### WORK REQUIRED
What is needed is an exact copy of all the records, written out in full.

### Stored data

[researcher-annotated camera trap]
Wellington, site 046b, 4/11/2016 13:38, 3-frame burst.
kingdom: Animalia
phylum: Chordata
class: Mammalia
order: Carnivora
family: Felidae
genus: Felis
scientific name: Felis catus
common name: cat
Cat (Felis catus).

### SOLVED PROBLEM
[researcher-annotated camera trap]
Wellington, site 046b, 4/11/2016 13:38, 3-frame burst.
kingdom: Animalia
phylum: Chordata
class: Mammalia
order: Carnivora
family: Felidae
genus: Felis
scientific name: Felis catus
common name: cat
Cat (Felis catus).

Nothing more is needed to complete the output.